At that moment, something swung around inside his mind. As his anger built, the new era dissolved like frost in the sunlight. His father had broken his side of the bargain, and Dirk wasn’t keeping his side, either. At least for tonight, he was fighting his way out of hell.
CHAPTER 35
Tori lay flat on the ground. The man she’d shot with the tranquilizer gun had already collapsed not far from her. She had heard Dirk call her name and Dr. B report that her video feed was black. It was black because she was lying on her stomach and it was pointed at the dirt. She couldn’t answer Dirk, though, not while the men were this near. She wished the Slayers would stop talking. It was hard to concentrate on finding vulnerable spots on the remaining men with so much background noise filling her ears.
Rosa said, “We’ve got company.” Then the buzz of the motorcycles came through her earpiece. Overdrake’s men had reached the gate. Gunshots crackled over the feed.
Rosa and Alyssa—they hadn’t even wanted to do this and now the two of them had to face armed gunmen. Tori slowly reached for the controls in her pocket so she could turn off her radio feed. She couldn’t let any of the sounds from her earpiece alert the gunmen to her position.
One of the men yelled, “I see him!”
Tori braced herself. If they found and killed her, her family would never know the truth about what happened.
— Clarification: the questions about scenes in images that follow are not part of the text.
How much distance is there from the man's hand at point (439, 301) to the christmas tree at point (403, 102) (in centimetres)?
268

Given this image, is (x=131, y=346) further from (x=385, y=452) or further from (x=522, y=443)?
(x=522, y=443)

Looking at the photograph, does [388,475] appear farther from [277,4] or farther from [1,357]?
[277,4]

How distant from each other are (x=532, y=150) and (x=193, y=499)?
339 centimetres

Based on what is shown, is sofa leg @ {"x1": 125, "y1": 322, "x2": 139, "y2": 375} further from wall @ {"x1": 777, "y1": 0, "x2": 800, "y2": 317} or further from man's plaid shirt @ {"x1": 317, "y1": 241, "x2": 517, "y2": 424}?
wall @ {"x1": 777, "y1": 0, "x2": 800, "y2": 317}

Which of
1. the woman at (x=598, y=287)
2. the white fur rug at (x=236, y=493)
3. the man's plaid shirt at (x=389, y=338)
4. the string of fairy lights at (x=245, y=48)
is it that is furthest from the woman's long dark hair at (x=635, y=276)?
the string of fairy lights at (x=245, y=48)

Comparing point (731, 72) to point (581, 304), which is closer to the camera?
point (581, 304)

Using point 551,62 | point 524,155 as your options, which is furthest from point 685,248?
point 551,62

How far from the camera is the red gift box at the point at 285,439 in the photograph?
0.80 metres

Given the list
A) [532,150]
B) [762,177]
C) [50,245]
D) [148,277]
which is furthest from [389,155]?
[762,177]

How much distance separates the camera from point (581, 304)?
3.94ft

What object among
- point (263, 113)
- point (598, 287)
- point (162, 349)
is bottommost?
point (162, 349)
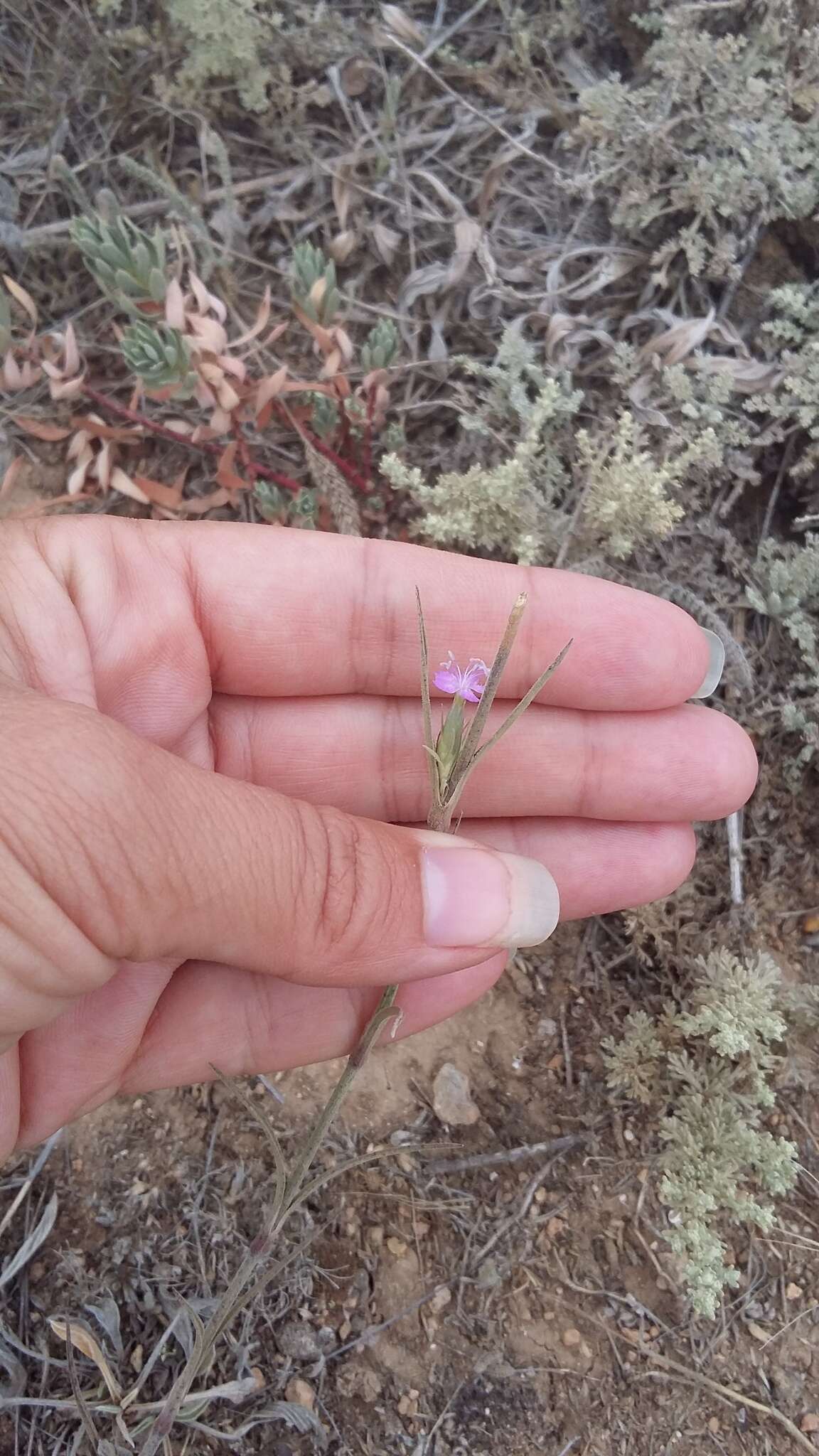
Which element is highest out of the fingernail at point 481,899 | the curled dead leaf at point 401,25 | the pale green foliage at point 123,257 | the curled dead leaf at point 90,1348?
the curled dead leaf at point 401,25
Should she get up and make a run for it?
But the man didn’t point his gun at her. He turned in the opposite direction and sprayed bullets into her motorcycle. It clanged in protest.
Tori finished turning off her radio.
“You idiot!” the second man yelled. “Next you’ll be blasting the cows!”
The first man looked at the bike like he’d like to kick it, and while he stared down, a patch on the back of his neck became visible. She shot it with the tranquilizer.
The man grabbed his neck, clawing the dart off. “I’m hit!” He spun around and let off a round of bullets, waist high, sweeping above Tori.
“Stop it!” the second man screamed. “I’ll get him.” He took a step toward Tori, his hand outstretched, gripping his rifle. Then he took another step. He tugged his jacket collar up and kept h
is head down so no part of his neck was visible. She couldn’t get a clear shot on him—and he was walking right toward her. “Why are you using that dart gun?” he asked. “You ran out of bullets, didn’t you?”
She hadn’t, but she didn’t want to use the rifle. It would change her, she knew, to kill a person. She lay unmoving and tried not to breathe too loudly.
He was nearly on top of her. A few more steps, and he’d kick her. But with his hand stretched out, the sleeve of his jacket shrank back to expose a layer of skin between his glove and sleeve. She took aim at his wrist and shot. The dart silently pierced its target. In sixty seconds he would be down.
The man jerked his hand back at the sting, yelled, then charged forward. She was just able to sweep her foot around and knock him down before he ran into her. As he crashed to the ground, his grip on his gun loosened. She grabbed hold of it and flung it away. It clattered across the ground far to her right.
Her movement had given away her position. The man plunged into her. For a moment he was on top of her, reeking of old cigarette smoke and sweat. But it was only for a moment. She pushed him off and he tumbled over twice and sprawled out on the grass. She jumped to her feet, hands in defense position, watching him. Before he could pull himself up, a kick to his chest sent him down again.
She moved away, still counting off the seconds in her mind.
Forty-nine … fifty … fifty-one …
“We’ll feed your carcass to the dragons!” he shouted.
Fifty-four … fifty-five … fifty-six …
He staggered to his feet, swung one arm out uselessly, and yelled more threats. Dirk wouldn’t need her to report her location. He could just listen to this guy and hone in on her position from there.